Feasibility Testing (Step 4)
Evaluates alternative solutions according to benefit, workability, and diffusibility.
Self-Renewal Capacity
The heart of planned change where clients develop the internal capability to continue innovations without an outside agent.
Feedback
A process of periodically monitoring and reporting progress back to those who need it to modify directions.
Monitoring
A continuous process of checking project implementation to determine if process objectives are being carried out as intended.
Evaluation
A periodic process to determine if the objectives of a nutrition education program are met.
Context Evaluation
Focuses on initial decisions to ensure past experiences are brought into the planning process.
Input Evaluation
A critical look at the adequacy and appropriateness of resources available to carry out a program.
Process Evaluation
Monitors progress while strategies are implemented to see if activities will likely generate expected results.
Outcome Evaluation
Consists of all observed changes resulting from the implementation of a nutrition intervention.
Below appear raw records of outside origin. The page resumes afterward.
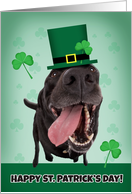Happy St. Patrick's Day For Anyone Dog Humor card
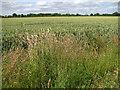 TM2390 : High grass on field margin by Evelyn Simak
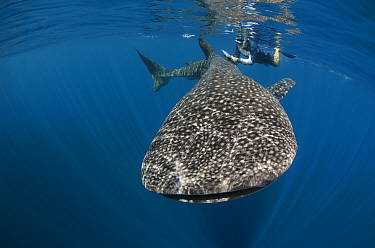Whale Shark (Rhincodon typus) biologist Brent Stewart from Hubbs Sea World Research Institute checking if shark has been PIT tagged as part of a study to determine geographical range, numbers and loca...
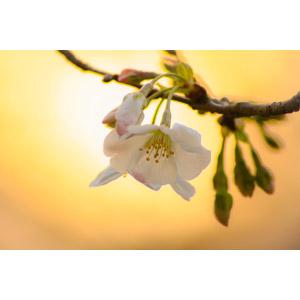 フリー写真, 植物, 花, 桜(サクラ), 蕾(つぼみ), 春, 夕暮れ(夕方), 夕焼け, 夕日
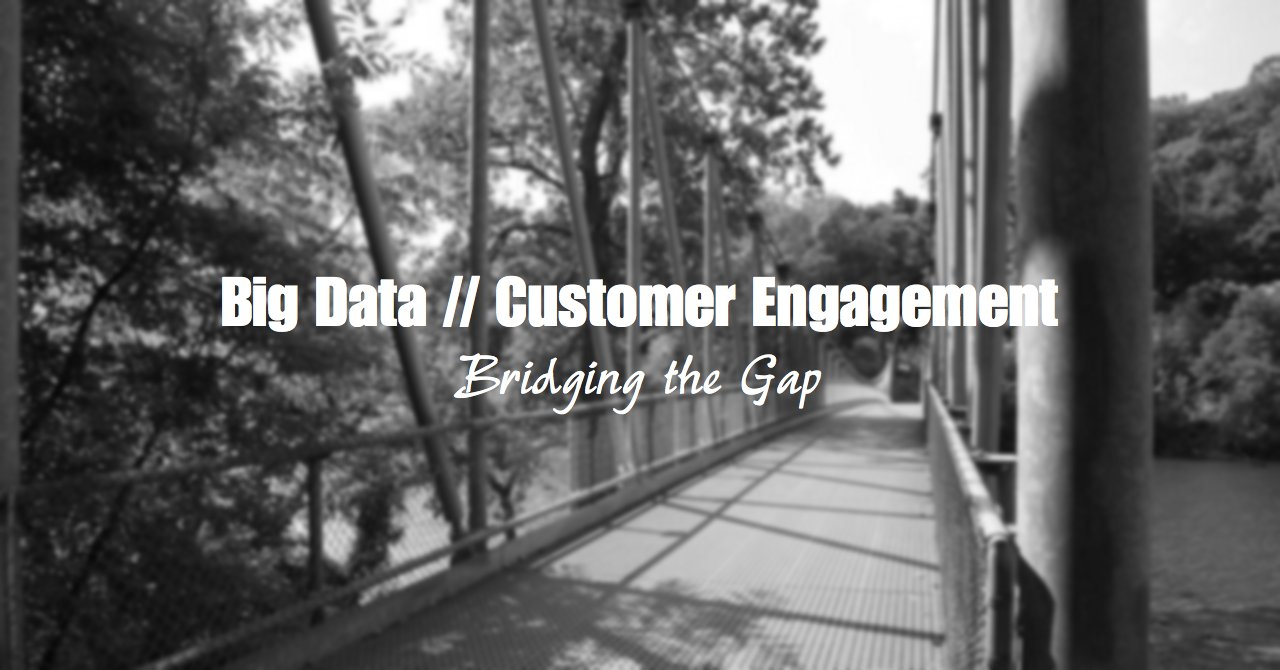 The Big Data & Customer Engagement Divide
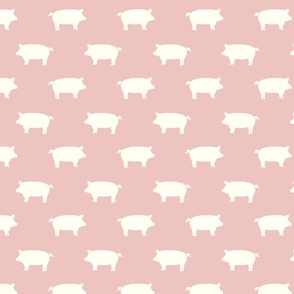 white pigs pink
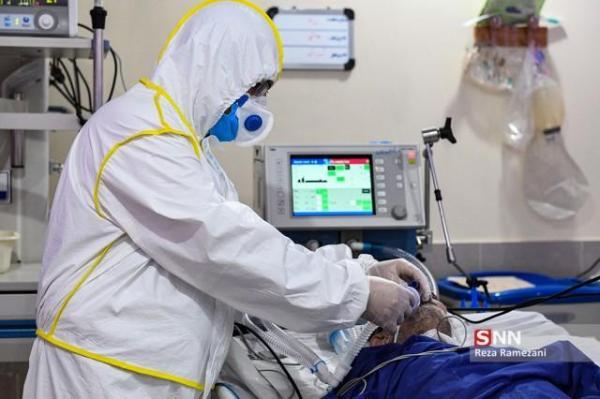 کاهش آمار بستری بیماران کرونایی در استان فارس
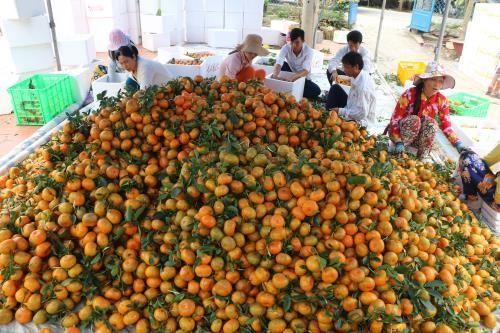 越南致力于促进生产和国内市场开发 - ảnh 1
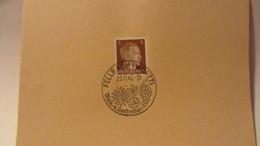 DR: Blatt Mit 3 Pf Adolf Hitler SSt. FELLBACH (Württ) Wein Und Gartenbau Vom 25.11.42 -ohne Anschrift Und Text - Deutschland
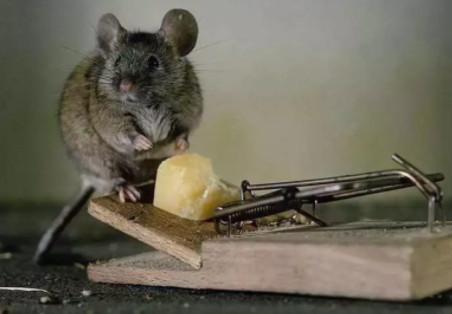 老鼠喜欢吃什么诱饵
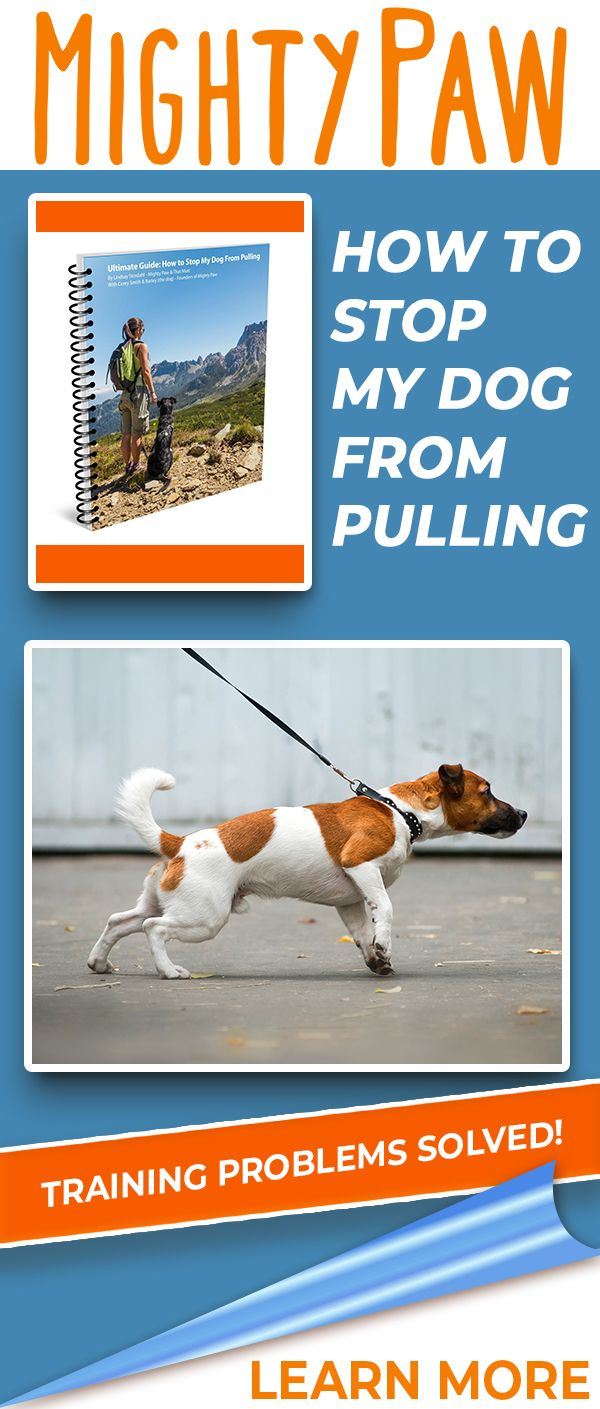 Ebook Ultimate Guide How To Stop My Dog From Pulling Dog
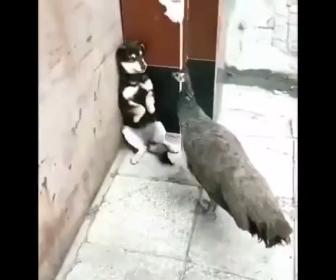 【動画】子犬VSクジャク 必死に子犬が吠えるが…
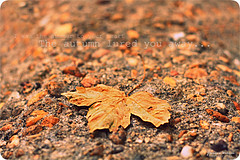 Autumn Leaf (Yavanna Warman {off}) Tags: autumn red orange game fall hoja leaves canon hojas eos 50mm leaf rojo focus rocks dof seasons bokeh stones collection otoo f18 juego ideas naranja piedras fallenleaves coleccin fallcollection estaciones hojaseca milde hojascaidas yavanna 1000d yavannawarman ideasdenoviembre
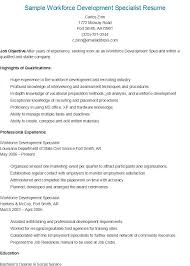 Passport Specialist Sample Resume Beauteous Sample Workforce Development Specialist Resume Resame Pinterest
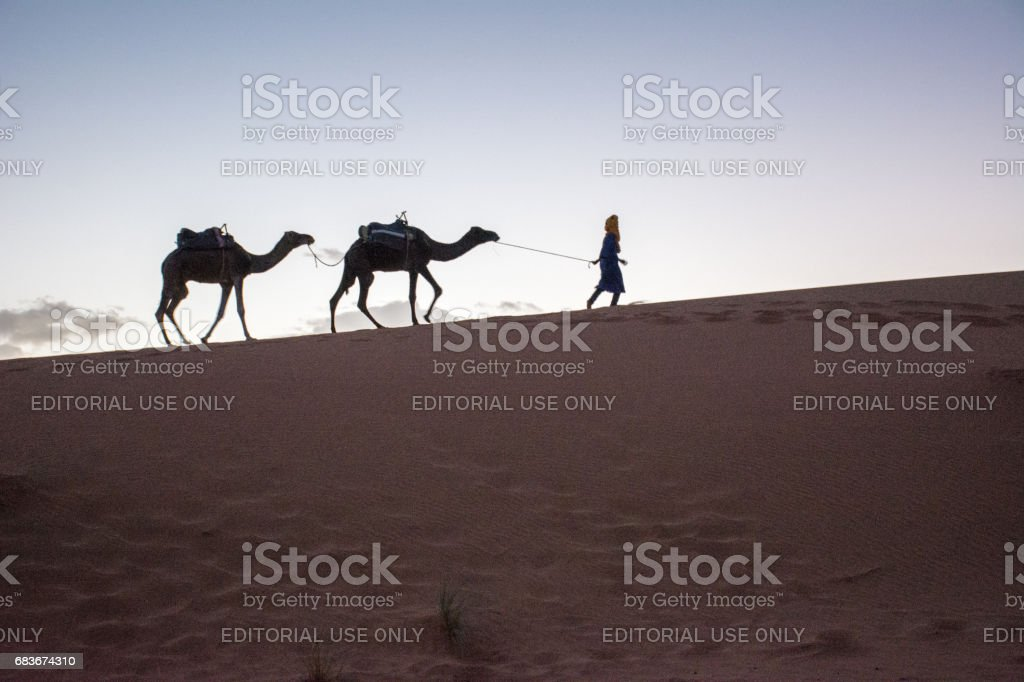 Camel Driver Heading Home With His Charge stock photo
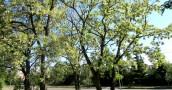 Kto to widział, żeby w maju kwitły razem kasztany i akacje?!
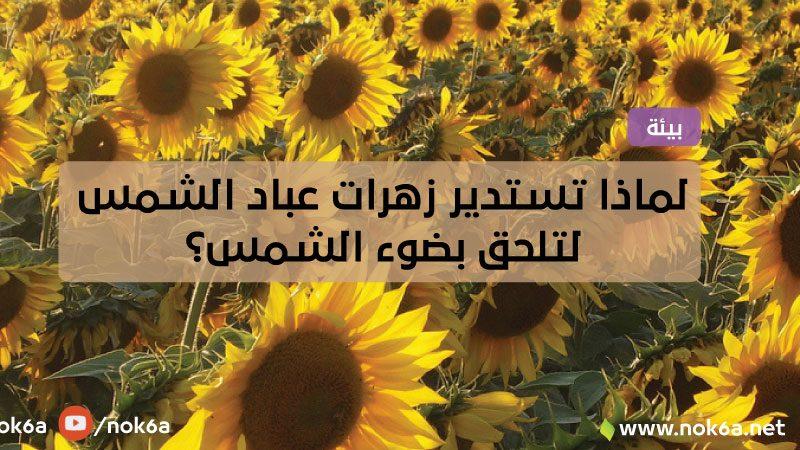 لماذا تستدير زهرات عباد الشمس لتلحق بضوء الشمس؟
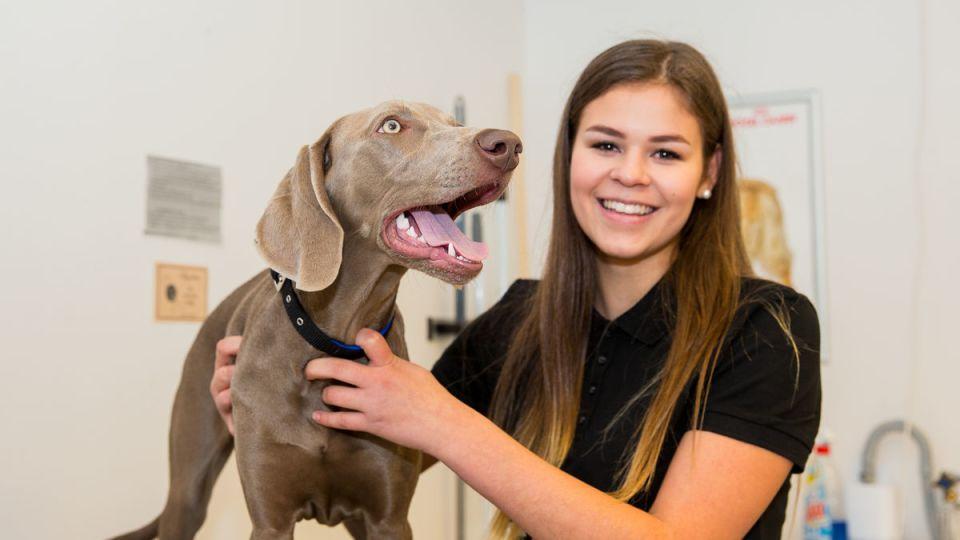 Lärare på Realgymnasiet tränar hundar att spåra Covid-19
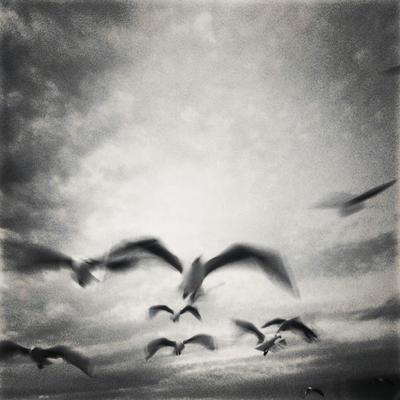 Snapshot 65 - Sea Birds by James-McKenzie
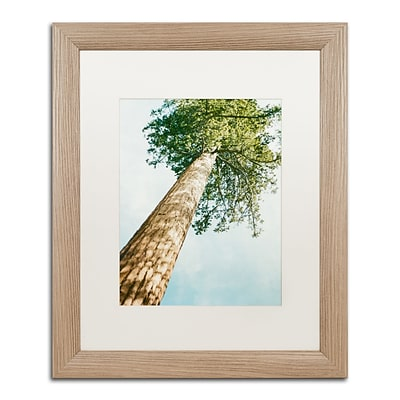 Trademark Fine Art Ariane Moshayedi Giant Tree 16 x 20 Matted Framed (190836268290)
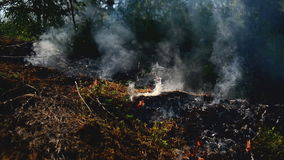 Summer grass is burning in wildfire, natural disaster. Royalty Free Stock Image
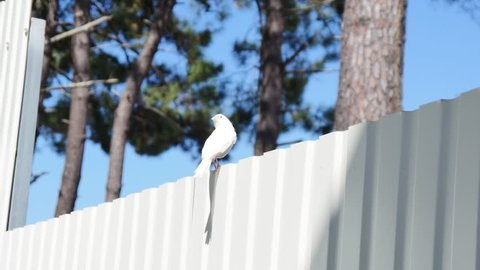 White canary bird stands in a top of a white fence with pine trees and blue sky as a background.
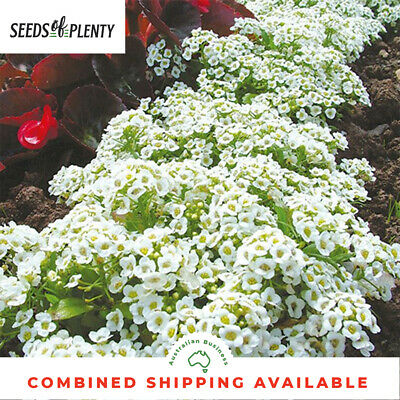 ALYSSUM  - Carpet of Snow (4000 Seeds)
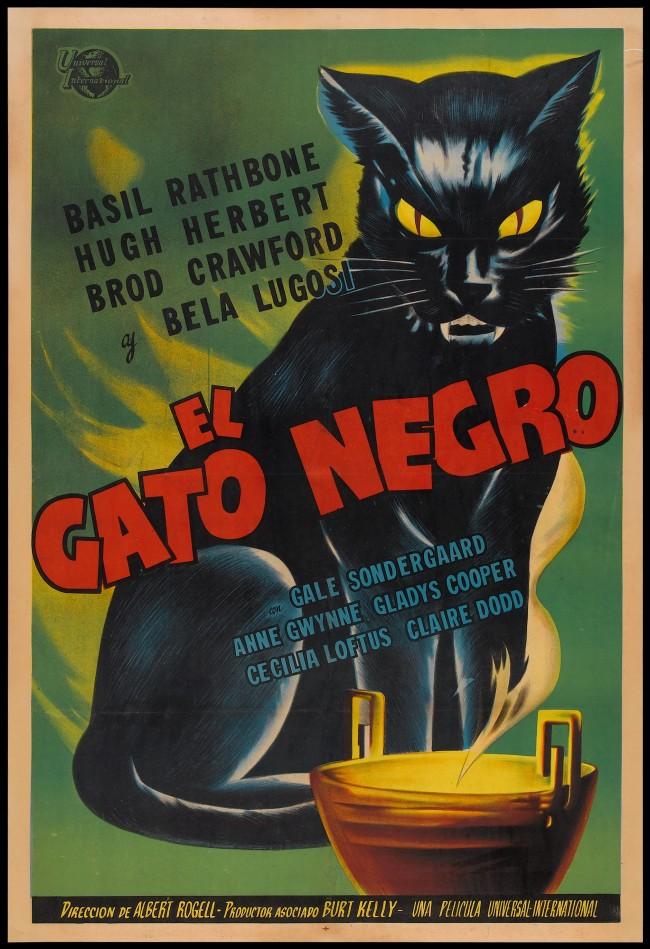 black-cat-2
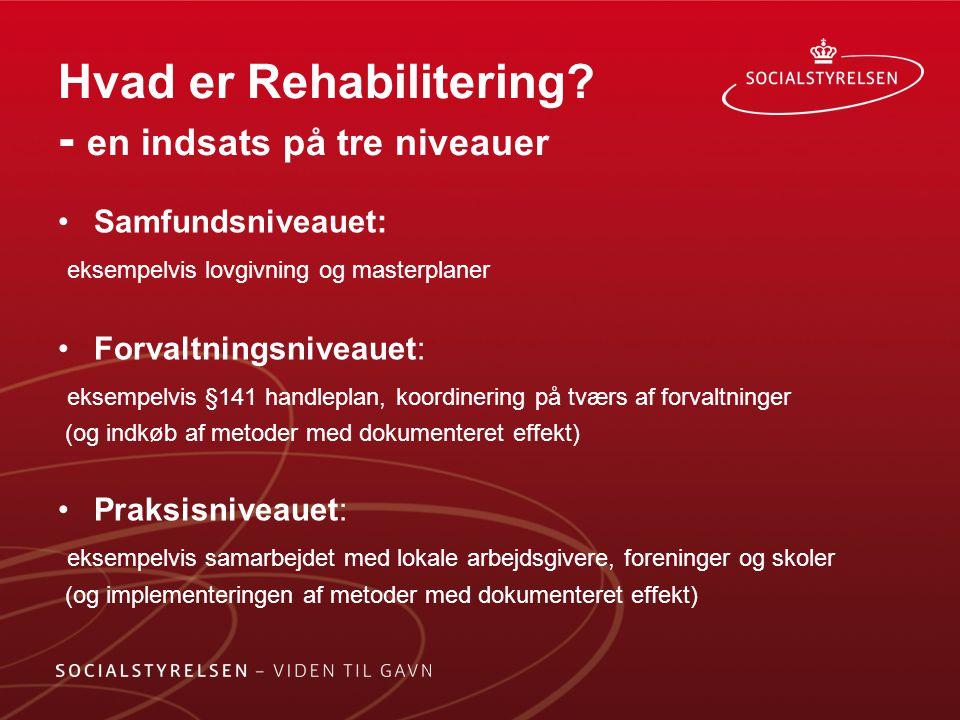 Hvad er Rehabilitering - en indsats på tre niveauer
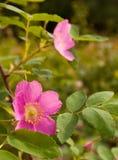 阿拉斯加通配绽放的玫瑰 库存图片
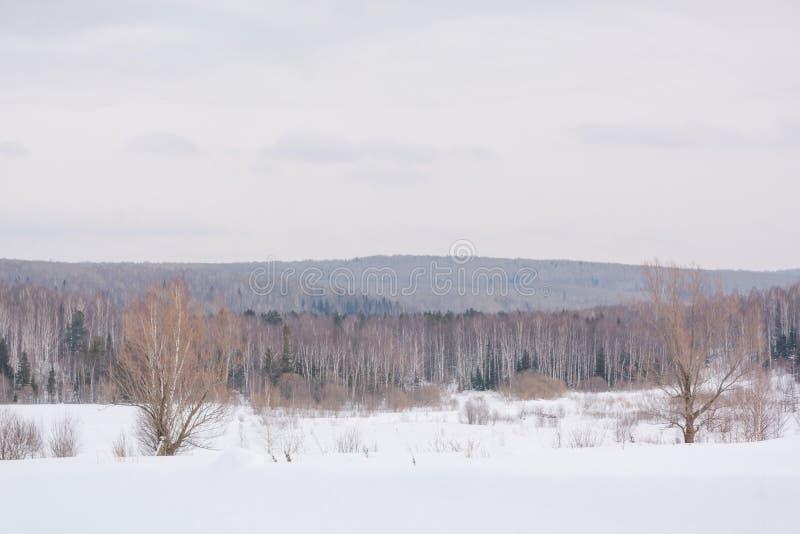 Winterwald, taiga Wald im Winter in Sibirien Taiga-Kiefern im Winter Bäume unter dem Schnee stockbild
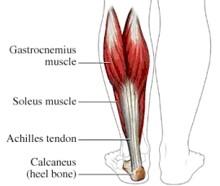 anatomie kuitspieren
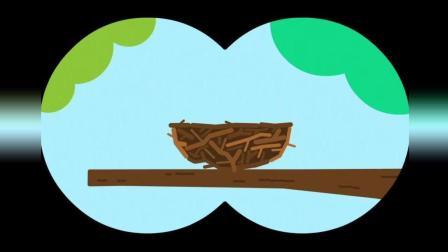 《嗨道奇第一季》这是小鸟的家, 一个鸟巢, 一个美丽的鸟巢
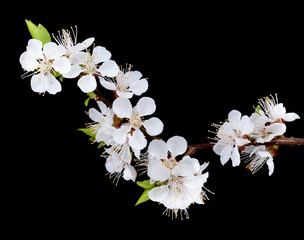 Branch with apricot flowers on a dark background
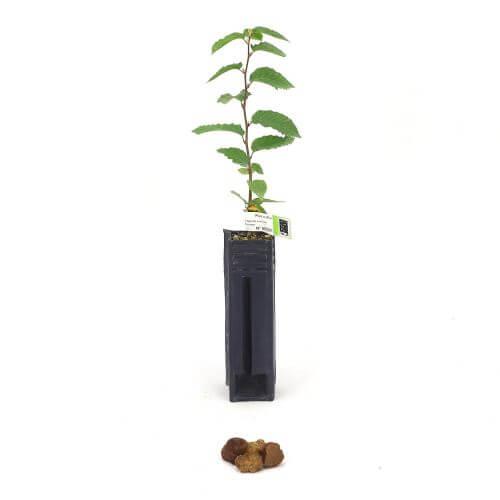 Charme Borchii (Carpinus Betulus)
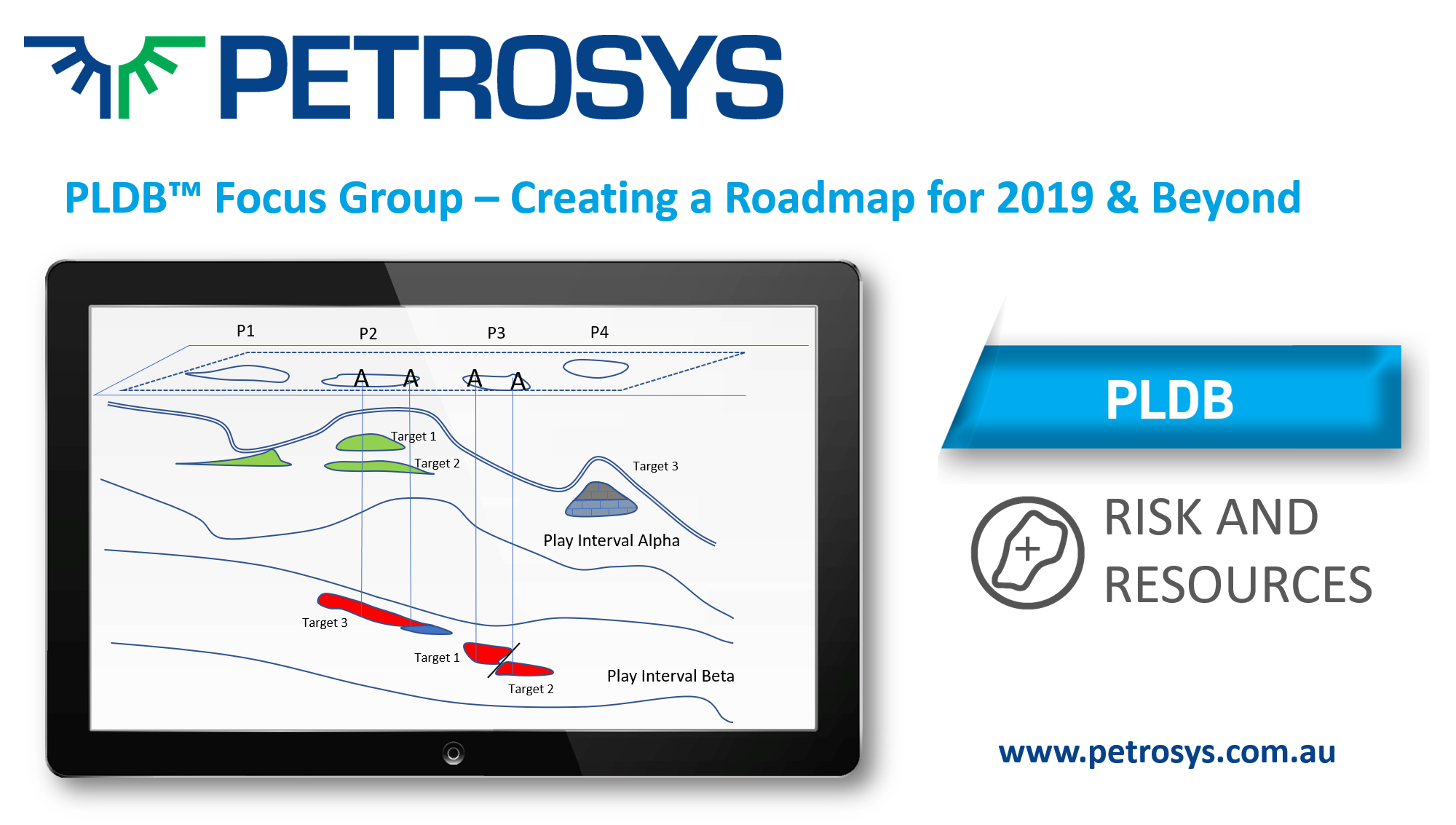 PLDB™ Focus Group - Creating a Roadmap for 2019 & Beyond
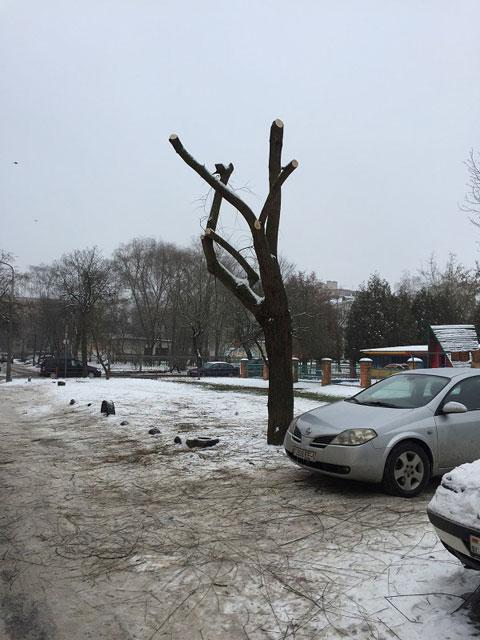 Брестчанка не дала спилить дерево на улице Пушкинской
Phases of the Adoption Process
The sequence individuals follow to accept innovation: Awareness, Interest, Evaluation, Trial, Adoption, and Integration.
Awareness (Adoption Phase 1)
The stage where an individual is exposed to an innovation but may have a passive reaction.
Interest (Adoption Phase 2)
Characterized by active information seeking about the innovation to see if it is suitable.
Evaluation (Adoption Phase 3)
A mental trial where the client decides if the effort of trying the innovation is worth it.
Trial (Adoption Phase 4)
The client uses the innovation on a small scale as a probationary or temporary adoption.
Integration (Adoption Phase 6)
The final stage where the innovation becomes routine and is integrated into day-to-day activities.